(こだま)はんこの廃止……

河野行政改革担当相は、デジタル化推進の一環として、行政手続きで印鑑使用を原則廃止するよう全府省に要請した。押印が必要な手続きは1万件以上存在し、押印をなくせば行政のデジタル化やオンライン化も進むと力説している。

それを受けて、大村県知事は県庁の行政手続きについて、印鑑の使用を廃止する方向で検討していることを明らかにした。知事は、「特別の契約書といった取引以外は、基本的に押印がなくとも困ることはないと思っている。例外も認める必要はない」と述べた。

翻って、学校ほど押印をする機会の多い職場も少ないのではないか。出席簿に始まり、成績表、通知表、指導要録等々、公的な書類から、日々の決裁、確認印まで、押印しない日はない。

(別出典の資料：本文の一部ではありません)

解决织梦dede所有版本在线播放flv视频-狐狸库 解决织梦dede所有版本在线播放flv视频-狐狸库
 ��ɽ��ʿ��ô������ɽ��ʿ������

若いころ、上司から雑な押印を注意されたことを思い出す。忙しさの中で、毎日の出席簿をいい加減に押印していたのだ。日ごろ丁寧にと心掛けてはいたものの、その日の気持ちのありようがそのまま「印」の姿となって表れてしまう。自らが管理職となって、職員の押印ぶりを見ていても、その人の人柄、性格の一端が分かる。出席簿にも、押印の位置が一定し、整然と並んでいる人、毎日の気分を表すように位置がずれていたり、中には逆さに押印したりしている人等々、いかにもその人らしさが表れている。かの上司の言葉がよみがえる。「押印ぐらいどうでもいいじゃないかと毎日の押印を軽視したり怠ったりする人がいるが、そうではない。印の姿は、自らの心の内を表すものという自覚をもちたいものだ」。

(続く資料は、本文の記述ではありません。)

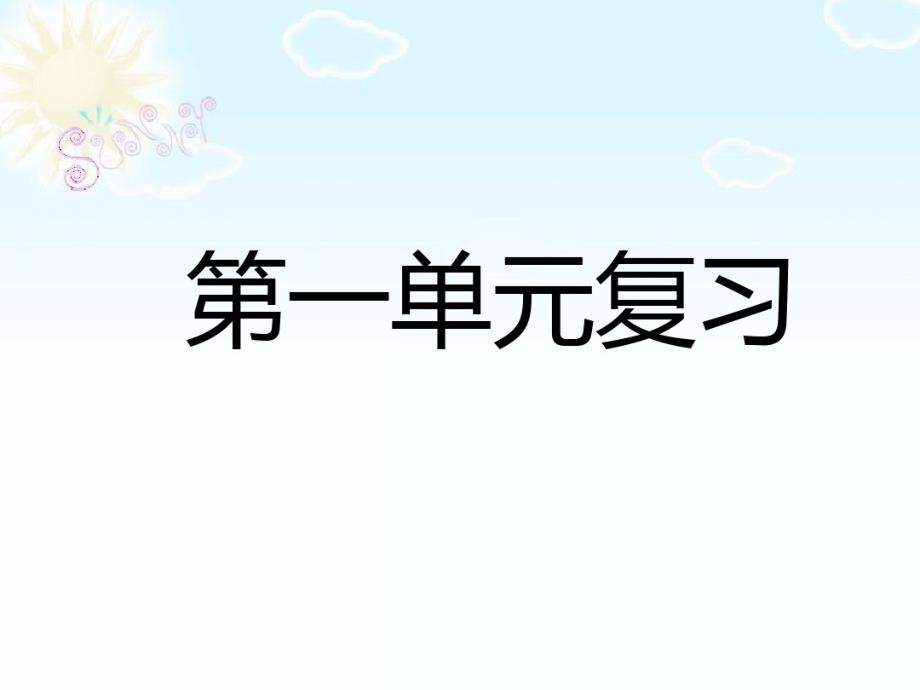 部编版一年级语文下册1-4单元复习课课件_第1页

卒業式の記念品として卒業生に印鑑を贈っている市もあるが、それも「今は昔」の話になるのか。印鑑がなくてもサインでいいのではというはんこ文化廃止論がある一方で、本人を証明するための印鑑証明に代わる「サイン証明」に不安があり、時期尚早という声もある。

そういえば、つい最近近所のはんこ屋が廃業したと聞く。身近にも時代の波は押し寄せている。